In Gray’s terrific story, “No Bluebeard,” a man has worked his way through three wives to avoid sexual loneliness, starts an affair with a frankly crazy young woman with a speech tic, marries her to keep the sex going, only to fall truly in love for the first time when it becomes absolutely clear he will never get what he wants.
“Aiblins” (the title is the name of a character, plus “an old Scots word meaning ‘perhaps’”—or so Gray helpfully informs us in his “End Notes and Critic Fuel”) is a story that reminds me of Melville’s “Bartleby the Scrivener” (the failure to heed the call for charity, the despair unto death—Bartleby is my favorite work of Melville’s; I find the whaling yarn tedious and painful). Gray’s story is about a non-tenured instructor of creative writing at a college that changes its creative writing teacher every two years to avoid paying benefits (teaching students to write being the classic ill-paying, creativity-draining job in which fiction writers these days tend to waste the best years of their lives.)

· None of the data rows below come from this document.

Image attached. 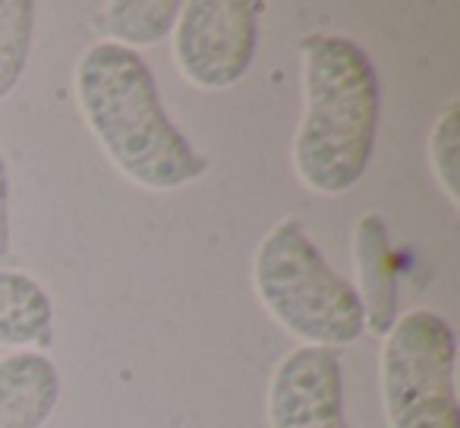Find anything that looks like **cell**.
<instances>
[{
	"instance_id": "obj_8",
	"label": "cell",
	"mask_w": 460,
	"mask_h": 428,
	"mask_svg": "<svg viewBox=\"0 0 460 428\" xmlns=\"http://www.w3.org/2000/svg\"><path fill=\"white\" fill-rule=\"evenodd\" d=\"M64 394L60 369L41 350L0 356V428H45Z\"/></svg>"
},
{
	"instance_id": "obj_9",
	"label": "cell",
	"mask_w": 460,
	"mask_h": 428,
	"mask_svg": "<svg viewBox=\"0 0 460 428\" xmlns=\"http://www.w3.org/2000/svg\"><path fill=\"white\" fill-rule=\"evenodd\" d=\"M51 340V293L26 271L0 268V346H48Z\"/></svg>"
},
{
	"instance_id": "obj_3",
	"label": "cell",
	"mask_w": 460,
	"mask_h": 428,
	"mask_svg": "<svg viewBox=\"0 0 460 428\" xmlns=\"http://www.w3.org/2000/svg\"><path fill=\"white\" fill-rule=\"evenodd\" d=\"M252 284L271 319L303 346L338 350L366 334L353 284L328 265L296 218H284L265 233L252 262Z\"/></svg>"
},
{
	"instance_id": "obj_2",
	"label": "cell",
	"mask_w": 460,
	"mask_h": 428,
	"mask_svg": "<svg viewBox=\"0 0 460 428\" xmlns=\"http://www.w3.org/2000/svg\"><path fill=\"white\" fill-rule=\"evenodd\" d=\"M303 120L294 170L319 196H347L363 183L382 120V83L366 48L341 32L300 41Z\"/></svg>"
},
{
	"instance_id": "obj_10",
	"label": "cell",
	"mask_w": 460,
	"mask_h": 428,
	"mask_svg": "<svg viewBox=\"0 0 460 428\" xmlns=\"http://www.w3.org/2000/svg\"><path fill=\"white\" fill-rule=\"evenodd\" d=\"M180 10V0H111L95 16V29L111 45L136 51L164 41L177 26Z\"/></svg>"
},
{
	"instance_id": "obj_6",
	"label": "cell",
	"mask_w": 460,
	"mask_h": 428,
	"mask_svg": "<svg viewBox=\"0 0 460 428\" xmlns=\"http://www.w3.org/2000/svg\"><path fill=\"white\" fill-rule=\"evenodd\" d=\"M271 428H350L344 413L341 356L325 346H296L269 384Z\"/></svg>"
},
{
	"instance_id": "obj_7",
	"label": "cell",
	"mask_w": 460,
	"mask_h": 428,
	"mask_svg": "<svg viewBox=\"0 0 460 428\" xmlns=\"http://www.w3.org/2000/svg\"><path fill=\"white\" fill-rule=\"evenodd\" d=\"M353 262H357V290L363 306L366 331L385 337L397 321V256L391 246L388 221L378 211H366L353 231Z\"/></svg>"
},
{
	"instance_id": "obj_5",
	"label": "cell",
	"mask_w": 460,
	"mask_h": 428,
	"mask_svg": "<svg viewBox=\"0 0 460 428\" xmlns=\"http://www.w3.org/2000/svg\"><path fill=\"white\" fill-rule=\"evenodd\" d=\"M262 0H190L173 26V60L186 83L227 92L250 73L259 51Z\"/></svg>"
},
{
	"instance_id": "obj_1",
	"label": "cell",
	"mask_w": 460,
	"mask_h": 428,
	"mask_svg": "<svg viewBox=\"0 0 460 428\" xmlns=\"http://www.w3.org/2000/svg\"><path fill=\"white\" fill-rule=\"evenodd\" d=\"M73 85L98 145L136 186L171 192L208 173V158L167 117L155 73L139 51L95 41L79 57Z\"/></svg>"
},
{
	"instance_id": "obj_13",
	"label": "cell",
	"mask_w": 460,
	"mask_h": 428,
	"mask_svg": "<svg viewBox=\"0 0 460 428\" xmlns=\"http://www.w3.org/2000/svg\"><path fill=\"white\" fill-rule=\"evenodd\" d=\"M10 246H13V231H10V164L0 152V265L7 262Z\"/></svg>"
},
{
	"instance_id": "obj_4",
	"label": "cell",
	"mask_w": 460,
	"mask_h": 428,
	"mask_svg": "<svg viewBox=\"0 0 460 428\" xmlns=\"http://www.w3.org/2000/svg\"><path fill=\"white\" fill-rule=\"evenodd\" d=\"M382 344V400L391 428H460L457 337L432 309L397 315Z\"/></svg>"
},
{
	"instance_id": "obj_12",
	"label": "cell",
	"mask_w": 460,
	"mask_h": 428,
	"mask_svg": "<svg viewBox=\"0 0 460 428\" xmlns=\"http://www.w3.org/2000/svg\"><path fill=\"white\" fill-rule=\"evenodd\" d=\"M429 161H432V173L438 179V186L445 189V196L451 198V205H460V101H451L441 108V114L435 117L432 135H429Z\"/></svg>"
},
{
	"instance_id": "obj_11",
	"label": "cell",
	"mask_w": 460,
	"mask_h": 428,
	"mask_svg": "<svg viewBox=\"0 0 460 428\" xmlns=\"http://www.w3.org/2000/svg\"><path fill=\"white\" fill-rule=\"evenodd\" d=\"M35 41L32 0H0V101H7L26 76Z\"/></svg>"
}]
</instances>
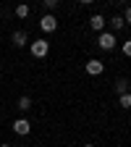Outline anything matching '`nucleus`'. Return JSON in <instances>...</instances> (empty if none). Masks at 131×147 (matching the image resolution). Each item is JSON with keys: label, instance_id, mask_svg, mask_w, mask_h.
Masks as SVG:
<instances>
[{"label": "nucleus", "instance_id": "obj_10", "mask_svg": "<svg viewBox=\"0 0 131 147\" xmlns=\"http://www.w3.org/2000/svg\"><path fill=\"white\" fill-rule=\"evenodd\" d=\"M113 87H116V95H118V97L128 92V82H126V79H118V82H116Z\"/></svg>", "mask_w": 131, "mask_h": 147}, {"label": "nucleus", "instance_id": "obj_4", "mask_svg": "<svg viewBox=\"0 0 131 147\" xmlns=\"http://www.w3.org/2000/svg\"><path fill=\"white\" fill-rule=\"evenodd\" d=\"M11 129H13V134H18V137H26V134L32 131V123H29L26 118H16V121L11 123Z\"/></svg>", "mask_w": 131, "mask_h": 147}, {"label": "nucleus", "instance_id": "obj_18", "mask_svg": "<svg viewBox=\"0 0 131 147\" xmlns=\"http://www.w3.org/2000/svg\"><path fill=\"white\" fill-rule=\"evenodd\" d=\"M84 147H95V144H84Z\"/></svg>", "mask_w": 131, "mask_h": 147}, {"label": "nucleus", "instance_id": "obj_15", "mask_svg": "<svg viewBox=\"0 0 131 147\" xmlns=\"http://www.w3.org/2000/svg\"><path fill=\"white\" fill-rule=\"evenodd\" d=\"M123 21H126V26H131V8H126V16H123Z\"/></svg>", "mask_w": 131, "mask_h": 147}, {"label": "nucleus", "instance_id": "obj_19", "mask_svg": "<svg viewBox=\"0 0 131 147\" xmlns=\"http://www.w3.org/2000/svg\"><path fill=\"white\" fill-rule=\"evenodd\" d=\"M118 3H126V0H118Z\"/></svg>", "mask_w": 131, "mask_h": 147}, {"label": "nucleus", "instance_id": "obj_9", "mask_svg": "<svg viewBox=\"0 0 131 147\" xmlns=\"http://www.w3.org/2000/svg\"><path fill=\"white\" fill-rule=\"evenodd\" d=\"M123 26H126L123 16H113V18H110V29H113V34H116V32H121Z\"/></svg>", "mask_w": 131, "mask_h": 147}, {"label": "nucleus", "instance_id": "obj_3", "mask_svg": "<svg viewBox=\"0 0 131 147\" xmlns=\"http://www.w3.org/2000/svg\"><path fill=\"white\" fill-rule=\"evenodd\" d=\"M40 29H42L45 34H52L55 29H58V18H55L52 13H45V16L40 18Z\"/></svg>", "mask_w": 131, "mask_h": 147}, {"label": "nucleus", "instance_id": "obj_2", "mask_svg": "<svg viewBox=\"0 0 131 147\" xmlns=\"http://www.w3.org/2000/svg\"><path fill=\"white\" fill-rule=\"evenodd\" d=\"M97 45H100V50H113V47L118 45V40H116V34H113V32H100Z\"/></svg>", "mask_w": 131, "mask_h": 147}, {"label": "nucleus", "instance_id": "obj_14", "mask_svg": "<svg viewBox=\"0 0 131 147\" xmlns=\"http://www.w3.org/2000/svg\"><path fill=\"white\" fill-rule=\"evenodd\" d=\"M42 5H45V8H50V11H52V8H58V0H42Z\"/></svg>", "mask_w": 131, "mask_h": 147}, {"label": "nucleus", "instance_id": "obj_7", "mask_svg": "<svg viewBox=\"0 0 131 147\" xmlns=\"http://www.w3.org/2000/svg\"><path fill=\"white\" fill-rule=\"evenodd\" d=\"M89 26L95 29V32H105V16H100V13H95L89 18Z\"/></svg>", "mask_w": 131, "mask_h": 147}, {"label": "nucleus", "instance_id": "obj_8", "mask_svg": "<svg viewBox=\"0 0 131 147\" xmlns=\"http://www.w3.org/2000/svg\"><path fill=\"white\" fill-rule=\"evenodd\" d=\"M16 108L21 110V113L32 110V97H29V95H21V97H18V102H16Z\"/></svg>", "mask_w": 131, "mask_h": 147}, {"label": "nucleus", "instance_id": "obj_11", "mask_svg": "<svg viewBox=\"0 0 131 147\" xmlns=\"http://www.w3.org/2000/svg\"><path fill=\"white\" fill-rule=\"evenodd\" d=\"M29 11H32V8H29V5H26V3H18V5H16V11H13V13H16V16H18V18H26V16H29Z\"/></svg>", "mask_w": 131, "mask_h": 147}, {"label": "nucleus", "instance_id": "obj_12", "mask_svg": "<svg viewBox=\"0 0 131 147\" xmlns=\"http://www.w3.org/2000/svg\"><path fill=\"white\" fill-rule=\"evenodd\" d=\"M118 105H121V108H126V110L131 108V92H126V95H121V97H118Z\"/></svg>", "mask_w": 131, "mask_h": 147}, {"label": "nucleus", "instance_id": "obj_13", "mask_svg": "<svg viewBox=\"0 0 131 147\" xmlns=\"http://www.w3.org/2000/svg\"><path fill=\"white\" fill-rule=\"evenodd\" d=\"M121 50H123V55H126V58H131V40H126V42L121 45Z\"/></svg>", "mask_w": 131, "mask_h": 147}, {"label": "nucleus", "instance_id": "obj_16", "mask_svg": "<svg viewBox=\"0 0 131 147\" xmlns=\"http://www.w3.org/2000/svg\"><path fill=\"white\" fill-rule=\"evenodd\" d=\"M79 3H84V5H89V3H95V0H79Z\"/></svg>", "mask_w": 131, "mask_h": 147}, {"label": "nucleus", "instance_id": "obj_5", "mask_svg": "<svg viewBox=\"0 0 131 147\" xmlns=\"http://www.w3.org/2000/svg\"><path fill=\"white\" fill-rule=\"evenodd\" d=\"M84 71L89 74V76H100V74L105 71V63H102V61H97V58H92V61H87V63H84Z\"/></svg>", "mask_w": 131, "mask_h": 147}, {"label": "nucleus", "instance_id": "obj_20", "mask_svg": "<svg viewBox=\"0 0 131 147\" xmlns=\"http://www.w3.org/2000/svg\"><path fill=\"white\" fill-rule=\"evenodd\" d=\"M0 29H3V24H0Z\"/></svg>", "mask_w": 131, "mask_h": 147}, {"label": "nucleus", "instance_id": "obj_1", "mask_svg": "<svg viewBox=\"0 0 131 147\" xmlns=\"http://www.w3.org/2000/svg\"><path fill=\"white\" fill-rule=\"evenodd\" d=\"M29 50H32L34 58H47V53H50V42L40 37V40H34V42L29 45Z\"/></svg>", "mask_w": 131, "mask_h": 147}, {"label": "nucleus", "instance_id": "obj_17", "mask_svg": "<svg viewBox=\"0 0 131 147\" xmlns=\"http://www.w3.org/2000/svg\"><path fill=\"white\" fill-rule=\"evenodd\" d=\"M0 147H11V144H0Z\"/></svg>", "mask_w": 131, "mask_h": 147}, {"label": "nucleus", "instance_id": "obj_6", "mask_svg": "<svg viewBox=\"0 0 131 147\" xmlns=\"http://www.w3.org/2000/svg\"><path fill=\"white\" fill-rule=\"evenodd\" d=\"M11 42H13V47H24L26 42H29V34L21 29V32H13L11 34Z\"/></svg>", "mask_w": 131, "mask_h": 147}]
</instances>
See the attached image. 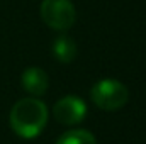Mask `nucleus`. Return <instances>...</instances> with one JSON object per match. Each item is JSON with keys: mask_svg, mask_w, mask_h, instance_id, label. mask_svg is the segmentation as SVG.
<instances>
[{"mask_svg": "<svg viewBox=\"0 0 146 144\" xmlns=\"http://www.w3.org/2000/svg\"><path fill=\"white\" fill-rule=\"evenodd\" d=\"M9 120L12 131L17 136L24 139H34L48 124V107L36 97L21 98L14 104Z\"/></svg>", "mask_w": 146, "mask_h": 144, "instance_id": "1", "label": "nucleus"}, {"mask_svg": "<svg viewBox=\"0 0 146 144\" xmlns=\"http://www.w3.org/2000/svg\"><path fill=\"white\" fill-rule=\"evenodd\" d=\"M90 98L99 108L114 112L122 108L129 100V90L124 83L114 78H104L97 81L90 90Z\"/></svg>", "mask_w": 146, "mask_h": 144, "instance_id": "2", "label": "nucleus"}, {"mask_svg": "<svg viewBox=\"0 0 146 144\" xmlns=\"http://www.w3.org/2000/svg\"><path fill=\"white\" fill-rule=\"evenodd\" d=\"M41 19L54 31H66L75 24L76 10L70 0H42Z\"/></svg>", "mask_w": 146, "mask_h": 144, "instance_id": "3", "label": "nucleus"}, {"mask_svg": "<svg viewBox=\"0 0 146 144\" xmlns=\"http://www.w3.org/2000/svg\"><path fill=\"white\" fill-rule=\"evenodd\" d=\"M54 119L63 126H75L80 124L87 115L85 102L76 95H66L61 100H58L53 107Z\"/></svg>", "mask_w": 146, "mask_h": 144, "instance_id": "4", "label": "nucleus"}, {"mask_svg": "<svg viewBox=\"0 0 146 144\" xmlns=\"http://www.w3.org/2000/svg\"><path fill=\"white\" fill-rule=\"evenodd\" d=\"M22 87L27 93L41 97L46 90H48V75L44 70H41L39 66H29L22 73Z\"/></svg>", "mask_w": 146, "mask_h": 144, "instance_id": "5", "label": "nucleus"}, {"mask_svg": "<svg viewBox=\"0 0 146 144\" xmlns=\"http://www.w3.org/2000/svg\"><path fill=\"white\" fill-rule=\"evenodd\" d=\"M53 54L61 63H72L76 58V44L72 37L60 36L53 42Z\"/></svg>", "mask_w": 146, "mask_h": 144, "instance_id": "6", "label": "nucleus"}, {"mask_svg": "<svg viewBox=\"0 0 146 144\" xmlns=\"http://www.w3.org/2000/svg\"><path fill=\"white\" fill-rule=\"evenodd\" d=\"M56 144H97L94 134L87 129H72L56 141Z\"/></svg>", "mask_w": 146, "mask_h": 144, "instance_id": "7", "label": "nucleus"}]
</instances>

Among the shy housewives “writing a novel about being the mistress of a South American dictator” and teenage girls writing “passionate verses against the evils of abortion” that he encounters while exploiting these students to keep himself afloat, the teacher runs into a student (the Aiblins of the title) who may be a literary genius. The student seeks to exploit the teacher’s connections to publish his poems. But instead of helping Aiblins, the teacher proceeds to give the kid the most pedantic, self-stroking creative writing advice ever to see print, and Aiblins, leaving, tells the teacher not to blame himself too much for the things he just said.
The teacher can’t forget Aiblins’ work, but Aiblins has left the school. The teacher goes on to other teaching jobs, publishes a book of poems, wins some awards. Then Aiblins turns up again, looking like life has been very hard for him in the interim. After cackling with glee over the teacher’s “achievements,” and pronouncing the teacher’s published work “crap, rubbish, pretentious drivel, an astonishing victory of sound over sense,” Aiblins hauls out the sheaf of poems he asked the teacher to look at twelve years earlier, and asks him to “get one of your posh London publisher pals to print them.”
In fact, Aiblins is so desperate to get his poems into print that he is willing to allow the teacher himself to take credit for them. The teacher again refuses to help, and instead serves up some more trite and useless advice. But he saves the poems in his files.
Aiblins turns up once more, many years later, now “bald with many bruises on his head and face and many unhealed cuts between them.” They have enough of a conversation to make it clear that Aiblins still has the old spirit, though he is now suffering from incapacitating delusions and hallucinations. The teacher gives Aiblins some money and leaves in a near panic. He is afraid to look at the poems Aiblins gave him so long ago, and also afraid to show them to anyone else, because he’s afraid they really are brilliant.
There are ten other stories in Gray’s book—a brother and sister dealing with an exploitative father, a landowner who harasses workers who have camped on his property—all of the stories so good I have to hold myself back from writing every detail about them. The Ends of Our Tethers, like many of the shorter, simpler works put out by great writers after they’ve gotten The Big One out of their systems, is funny, profoundly moving, and a rewarding read.
Gray is also an acclaimed painter. The artwork that decorates the top of this page is part of Gray’s mural at the Oran Mor, a Glasgow pub, restaurant and music venue housed in a converted church.